Disclosure: The researchers report no relevant financial disclosures.

    Perspective
    Jamile Wakim-Fleming

    Jamile Wakim-Fleming

    The global health burden of hepatitis B remains high due to complications associated with this viral infection. These include cirrhosis, decompensated cirrhosis, development of liver cancer, liver failure and the need for liver transplantation to prevent death, and death.

    What is important about hepatitis B infection is the fact that this infection and its complications can be easily prevented. There are rare illnesses where a vaccine does prevent cancer and hepatitis B vaccine is one of them. Therefore, it became important to prevent this infection before it happens by vaccinating newborns at birth before they spread it or suffer the consequences of its complications later in life. That was the basis of the universal vaccination programs, adopted as strategy 1 in the study by Fan et al.

    Since the introduction of these programs about 20 years ago, study after study has shown their remarkable benefits, however a relatively small percentage of children remained infected. This led to the second strategy that is currently adopted. It consists of screening the mother during the second half of the pregnancy with HBsAg and vaccinating all newborns. The current strategy (strategy 2 in the study) however was not 100% effective, and mothers with high HBV DNA continued to transmit the infection to their newborns. Antiviral treatment was then introduced to pregnant mothers with high viral loads greater than 106 in addition to vaccinations to their newborns. This last strategy constitutes the third strategy in the study in which HBV DNA testing was added to mothers with positive HBsAg.

    The authors compared the cost-effectiveness of these 3 strategies. They presumed that cirrhotic patients received treatment of hepatitis B indefinitely, those without cirrhosis were presumed to have received treatment for 2 years, whereas treatment of mothers with high viral load was presumed to have lasted a total of 4 months beginning in the third trimester.

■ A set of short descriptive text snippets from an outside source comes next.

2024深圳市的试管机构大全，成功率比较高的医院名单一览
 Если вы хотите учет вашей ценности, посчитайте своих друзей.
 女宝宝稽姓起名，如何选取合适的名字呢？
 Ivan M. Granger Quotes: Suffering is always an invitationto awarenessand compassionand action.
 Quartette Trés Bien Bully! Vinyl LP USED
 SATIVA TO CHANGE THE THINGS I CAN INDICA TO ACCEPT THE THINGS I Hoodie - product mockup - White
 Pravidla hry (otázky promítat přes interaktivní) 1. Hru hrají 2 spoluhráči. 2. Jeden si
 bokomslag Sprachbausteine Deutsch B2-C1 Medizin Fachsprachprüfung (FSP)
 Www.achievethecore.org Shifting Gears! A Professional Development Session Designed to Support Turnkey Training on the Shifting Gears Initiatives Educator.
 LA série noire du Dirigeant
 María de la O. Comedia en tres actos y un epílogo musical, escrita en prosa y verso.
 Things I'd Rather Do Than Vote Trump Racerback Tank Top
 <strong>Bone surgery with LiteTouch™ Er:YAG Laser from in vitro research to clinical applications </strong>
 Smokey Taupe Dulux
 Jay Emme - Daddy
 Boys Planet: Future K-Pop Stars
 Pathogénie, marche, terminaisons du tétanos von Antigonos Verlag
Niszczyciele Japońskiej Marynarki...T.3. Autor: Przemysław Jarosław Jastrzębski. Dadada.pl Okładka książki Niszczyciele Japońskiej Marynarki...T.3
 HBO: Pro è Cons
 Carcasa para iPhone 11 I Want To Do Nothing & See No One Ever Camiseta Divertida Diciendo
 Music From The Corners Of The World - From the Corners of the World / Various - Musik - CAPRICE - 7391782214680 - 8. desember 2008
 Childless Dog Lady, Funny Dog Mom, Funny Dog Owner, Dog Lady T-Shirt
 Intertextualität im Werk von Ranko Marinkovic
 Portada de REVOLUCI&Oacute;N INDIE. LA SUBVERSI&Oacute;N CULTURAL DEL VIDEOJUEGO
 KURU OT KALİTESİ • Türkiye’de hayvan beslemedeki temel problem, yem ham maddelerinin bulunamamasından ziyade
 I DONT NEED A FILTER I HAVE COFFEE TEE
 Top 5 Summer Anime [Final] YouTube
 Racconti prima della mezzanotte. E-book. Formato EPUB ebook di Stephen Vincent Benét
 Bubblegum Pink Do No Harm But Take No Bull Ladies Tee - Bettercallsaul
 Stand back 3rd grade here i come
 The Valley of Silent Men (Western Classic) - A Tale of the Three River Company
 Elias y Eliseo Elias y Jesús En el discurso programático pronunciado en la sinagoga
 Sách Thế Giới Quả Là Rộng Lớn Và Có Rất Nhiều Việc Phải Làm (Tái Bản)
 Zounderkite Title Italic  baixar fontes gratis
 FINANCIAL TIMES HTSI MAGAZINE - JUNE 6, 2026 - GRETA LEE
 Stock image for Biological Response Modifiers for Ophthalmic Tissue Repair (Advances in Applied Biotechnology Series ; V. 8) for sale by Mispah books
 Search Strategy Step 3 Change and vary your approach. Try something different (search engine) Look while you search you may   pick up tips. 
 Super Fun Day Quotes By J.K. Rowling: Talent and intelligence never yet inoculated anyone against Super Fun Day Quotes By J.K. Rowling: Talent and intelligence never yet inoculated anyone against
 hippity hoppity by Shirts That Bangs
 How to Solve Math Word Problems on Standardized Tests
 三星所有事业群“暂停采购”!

    The aim of the study was to update the cost-effectiveness of the current U.S. strategy (strategy 1) and compare it to the two alternate strategies (strategy 2) and (strategy 3). They found that the current U.S. strategy for preventing perinatal HBV remains cost-effective compared with the universal HepB strategy. They also state that an antiviral prophylaxis strategy (strategy 3) was cost saving compared with the current strategy and should be considered to continue to decrease the burden of perinatal hepatitis B in the United States.

    There is no doubt that preventing transmission of hepatitis B has shown numerous health benefits and there is no doubt that eliminating viral hepatitis B by adapting prophylactic measures not only in the U.S. but worldwide should be a top priority because we can do it and we should not waiver on this issue.

    What this study has shown is a bonus. The bonus of cost-effectiveness. Although the authors were not clear if the last antiviral strategy (3) was cost-effective (they showed that it was cost saving and prevented more infections and added quality adjusted life years), and they presumed the duration of therapy (which is not universally adopted but also not universally clarified as some patients may need therapy for a longer duration), these limitations are meager and the overall message should be to continue to eradicate hepatitis B.

    • Jamile Wakim-Fleming, MD, FACG
    • Hepatologist in the Department of Gastroenterology and Hepatology Cleveland Clinic Cleveland, Ohio

    Disclosures: Wakim-Fleming reports no relevant financial disclosures.